There is an extensive body of literature on resilience encompassing 50 years of existing work. Nevertheless, most research has focussed on individual traits of resilience, therefore a systemic approach which takes into account the relational context of resilience is needed. There is also a lack of research that explores the experiences of practitioners around the concept of resilience. This study design will be a Qualitative Research study using semi-structured interviews following an IPA methodology (Interpretative Phenomenological Analysis). This research methodology fits with the question as the aim will be to explore insights into how a given person (family therapists/systemic practitioners), in a given context (GOSH - Great Ormond Street Hospital), makes sense of a given phenomenon of lived experience (resilience). The use of IPA allows for an exploration of a systemic conceptualisation of resilience from a practitioner’s perspective.
Results showed that there were three superordinate themes that participants articulated when exploring their perceptions and experiences of the concept of resilience: relationship with the self; relationship with uncertainty; and relationship with adversity. From the research study results (based in the participants specific context), resilience can be understood as a resource generating and co-ordinating process that emerges in a relational context.
In conclusion, the research project highlighted the importance of resilience for these Systemic practitioners/family therapists and how resilience can be a helpful concept when thinking about the therapeutic relationship with families. In the context of the therapeutic relationship the process of resilience allows resources to emerge, alongside the acknowledgment of the adverse experience. This could have implications for systemic practice as the very act of exploring resilience creates space for resources to emerge. The results led to proposed suggestions regarding future research specifically regarding: what fosters team resilience; and also the potential benefits of a therapeutic space to explore team self-reflexivity.
Sally Fraser. Transparency in Clinical Documents. Family therapists’ experiences of copying letters to families.

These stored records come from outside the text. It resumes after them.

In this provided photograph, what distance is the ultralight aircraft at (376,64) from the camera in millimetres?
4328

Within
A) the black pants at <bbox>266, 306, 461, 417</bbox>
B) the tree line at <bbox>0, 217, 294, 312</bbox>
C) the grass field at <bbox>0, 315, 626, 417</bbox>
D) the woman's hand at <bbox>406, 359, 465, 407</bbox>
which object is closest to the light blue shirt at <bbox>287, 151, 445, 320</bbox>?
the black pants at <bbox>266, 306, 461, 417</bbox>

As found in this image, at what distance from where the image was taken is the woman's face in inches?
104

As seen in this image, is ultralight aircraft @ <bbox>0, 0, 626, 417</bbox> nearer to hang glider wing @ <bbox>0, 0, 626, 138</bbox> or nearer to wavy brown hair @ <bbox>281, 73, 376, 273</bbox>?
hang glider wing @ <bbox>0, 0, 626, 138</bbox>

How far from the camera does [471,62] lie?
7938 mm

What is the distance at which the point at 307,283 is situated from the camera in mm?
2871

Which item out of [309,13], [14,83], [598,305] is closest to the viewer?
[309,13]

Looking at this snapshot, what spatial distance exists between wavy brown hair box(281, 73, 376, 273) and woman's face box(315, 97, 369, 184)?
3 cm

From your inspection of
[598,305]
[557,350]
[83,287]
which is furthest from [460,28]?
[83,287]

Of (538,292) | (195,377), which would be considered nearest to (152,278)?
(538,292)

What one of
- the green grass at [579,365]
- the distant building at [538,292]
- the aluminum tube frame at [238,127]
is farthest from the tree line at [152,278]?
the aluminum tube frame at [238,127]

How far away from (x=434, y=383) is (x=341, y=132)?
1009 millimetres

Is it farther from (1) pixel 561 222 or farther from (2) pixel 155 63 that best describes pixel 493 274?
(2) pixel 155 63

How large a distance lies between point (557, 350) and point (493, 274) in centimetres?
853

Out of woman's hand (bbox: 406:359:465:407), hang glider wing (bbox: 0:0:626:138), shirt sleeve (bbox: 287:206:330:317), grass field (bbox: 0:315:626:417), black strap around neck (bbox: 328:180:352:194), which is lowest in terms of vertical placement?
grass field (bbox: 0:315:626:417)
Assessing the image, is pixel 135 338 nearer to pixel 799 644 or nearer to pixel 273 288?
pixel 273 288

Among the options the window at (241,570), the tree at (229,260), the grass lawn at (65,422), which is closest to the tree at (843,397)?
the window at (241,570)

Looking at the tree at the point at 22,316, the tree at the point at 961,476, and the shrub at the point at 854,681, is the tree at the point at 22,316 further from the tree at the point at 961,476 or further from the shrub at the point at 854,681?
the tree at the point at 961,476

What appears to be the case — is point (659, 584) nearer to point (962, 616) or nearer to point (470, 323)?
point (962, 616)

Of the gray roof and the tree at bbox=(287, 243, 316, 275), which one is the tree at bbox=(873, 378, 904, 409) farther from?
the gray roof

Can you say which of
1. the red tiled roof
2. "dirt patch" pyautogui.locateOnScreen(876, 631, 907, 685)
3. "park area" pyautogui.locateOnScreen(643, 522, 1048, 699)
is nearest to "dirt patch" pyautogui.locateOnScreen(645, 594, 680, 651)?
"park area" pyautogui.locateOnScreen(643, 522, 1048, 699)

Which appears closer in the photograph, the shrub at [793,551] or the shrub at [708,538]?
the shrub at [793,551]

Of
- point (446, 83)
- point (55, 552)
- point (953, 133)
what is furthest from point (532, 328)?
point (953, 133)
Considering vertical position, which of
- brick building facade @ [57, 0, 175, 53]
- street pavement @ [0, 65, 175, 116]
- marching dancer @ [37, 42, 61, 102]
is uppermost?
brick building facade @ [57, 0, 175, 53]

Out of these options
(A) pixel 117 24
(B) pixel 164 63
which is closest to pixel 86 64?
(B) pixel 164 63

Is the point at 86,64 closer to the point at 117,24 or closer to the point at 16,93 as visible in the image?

A qualitative study
Sharing written information is a core practice in Systemic Family Therapy (Carr, 2010), based on the principles that therapeutic engagement can be enhanced and power differentials can be minimised. The practice of copying letters to families is supported by legislation in NHS England, but not in Scotland.
This study used Interpretive Phenomenological Analysis to explore the experiences of 4 family therapists who work in CAMHS in Scotland, who routinely copy letters to families.
Themes across 4 interviews were identified, including positive impact on therapeutic engagement, addressing power issues, the value of multiple perspectives and the role of language.
Analysis revealed that despite some challenges, transparency in letter writing practices is an integral part of therapeutic processes and has clear benefits for clinicians and families.